* _EXTRACT PROVIDED_:
--
Capturing all or at least a portion of the error state in error information register 510 permits debugging of the program that caused the error at a later time, such as after an image is rendered. Since each core 208 within PPU 202 includes an error information register 510, the hardware error reporting protocol is systematic and consistent. Host interface 206 is configured to access error information register 510 via front end 212 to enable error information register 510 to capture error state information, read error information register 510 during debug, and reset error information register 510 to clear the error state information. Host interface 206 may also enable or disable the interrupt output by error reporting unit 500.

Core 208 outputs an error event signal 515 to error reporting unit 500 within front end 212. Error event signal 515 indicates whether or not an error event has occurred. As shown in FIG. 5, additional error information and error event signals from other cores 208 is provided to error reporting unit 500. Error state information stored in error information register 510 may be read, written, or reset through an interface between error reporting unit 500 and error information register 510, via error information communication 520. Error state information is captured for the first error event regardless of whether the soldier-on mode is enabled or disabled for PPU 202.

FIG. 5B is another block diagram of portions of PPU 202 of FIG. 2 that are used to communicate errors, in accordance with one or more aspects of the present invention. In this embodiment of PPU 202, multiple error information registers 510 and multiple error reporting units 500 are configured in a daisy-chain, such that a lower-level error reporting unit 500 reports an error into a higher-level error information register 510. The error received from the lower-level error reporting unit 500 via error event signal 535 is collected along with other errors from other lower-level error reporting units 500 and summarized to the next higher error reporting unit 500. Each error information register 510 records only the first error that it detects, even when that error is not the first (or only) error detected in PPU 202. Thus, to identify the first error encountered, host interface 206 queries the multiple error information registers 510 in reverse (highest-level to lowest-level) order via error information communication 530.
--
* _DATA SECTION_:
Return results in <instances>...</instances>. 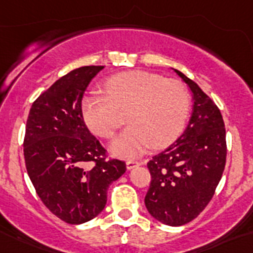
--
* _EXERCISE SET_:
[a] In the error-reporting passage, rewrite the portion that begins at the words "Capturing all or" and stops after "by error reporting unit 500.", replacing "Host interface 206" with "Host controller 206".
[b] According to the error-reporting passage, why does host interface 206 query the multiple error information registers 510 from highest level to lowest level?

* _RESPONSES_:
[a]
Capturing all or at least a portion of the error state in error information register 510 permits debugging of the program that caused the error at a later time, such as after an image is rendered. Since each core 208 within PPU 202 includes an error information register 510, the hardware error reporting protocol is systematic and consistent. Host controller 206 is configured to access error information register 510 via front end 212 to enable error information register 510 to capture error state information, read error information register 510 during debug, and reset error information register 510 to clear the error state information. Host controller 206 may also enable or disable the interrupt output by error reporting unit 500.

[b] Each error information register 510 records only the first error that it detects, even when that error is not the first (or only) error detected in PPU 202. Querying the registers in reverse (highest-level to lowest-level) order therefore allows host interface 206 to identify the first error encountered.